Page text:
- Author: Rich Newman
- Publisher: Llewellyn
- Publication Date: 8 Oct. 2017
- Format: Paperback
- ISBN: 978-0738753362
Few countries have been quite so catastrophically torn apart by war as America was during the Civil War. The scars borne from the conflict took generations to heal after a bloody campaign that raged from 1861 – 1865 and which left over three-quarters of a million soldiers dead.
With so many men, women and children losing their lives in such a tragic and brutal way it was inevitable that reports of ghostly encounters with those who lived through this calamitous period should emerge over time.
An Intrepid Explorer
Rich Newman has been investigating the paranormal for over ten years. He is the founder of the group Paranormal Inc. which created the Civil War documentary Ghosts of War. He has also had articles published by Haunted Times and Paranormal Underground.
In his book Ghosts Of the Civil War, Newman catalogs over 160 different locations around America which have reported supernatural, or paranormal activity, which can be directly linked to the events during this period.

Activity A:
In the Civil War ghosts piece, switch "documentary" to "film" in the passage starting at "An Intrepid Explorer" and ending at "during this period.", and give that passage again.
Activity B:
List every label in the book details at the top of the Civil War ghosts piece.
Activity C:
Write the next part of the Civil War ghosts piece, picking up after its final sentence.
The material after the Civil War ghosts piece stands on its own and isn't part of it.

Data extract:
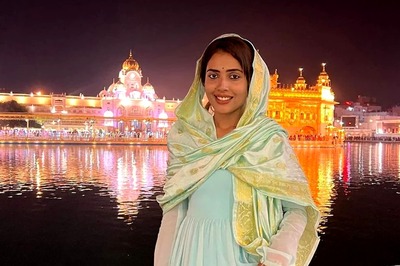 A Look At Sara Anniah's Trip To Golden Temple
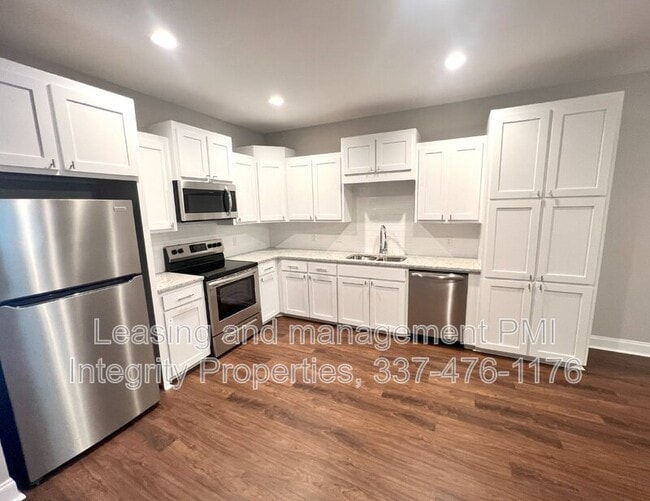 Building Photo - 33260 LA-16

Task answer A:
An Intrepid Explorer
Rich Newman has been investigating the paranormal for over ten years. He is the founder of the group Paranormal Inc. which created the Civil War film Ghosts of War. He has also had articles published by Haunted Times and Paranormal Underground.
In his book Ghosts Of the Civil War, Newman catalogs over 160 different locations around America which have reported supernatural, or paranormal activity, which can be directly linked to the events during this period.

Task answer B:
Author, Publisher, Publication Date, Format, ISBN

Task answer C:
He begins with perhaps the most famous military confrontation of the whole war the Battle of Gettysburg which took place on July 1, 1863 and took more than 51,000. Within this area today Newman identifies three specific locations are most associated with ghostly activities.
From haunted battlefields and those areas of the densest accumulation of loss of life, the author covers some of the smaller concentrations of armed conflict. He explains that typical residues of battle include; “…cries of soldiers, cannons firing, and moans of the wounded.“
Secure militarised installations such as fortresses were always an important aspect to military conflict and national security.
Today, many of them from the time before and during the Civil War are still standing and can be visited by the general public. From a paranormal research point of view this is particularly important for they offer the ability to experience much supernatural activity. Such locations described in the book includes Fort Gaines, Fort Point, and Fort Delaware.
Another important feature of military history are National Cemetaries. These memorial grounds where the deceased could be remembered for their service emerged only after the end of the American Civil War. These feature in Ghosts of the Civil War as locations where the spirits of the dead can be witnessed.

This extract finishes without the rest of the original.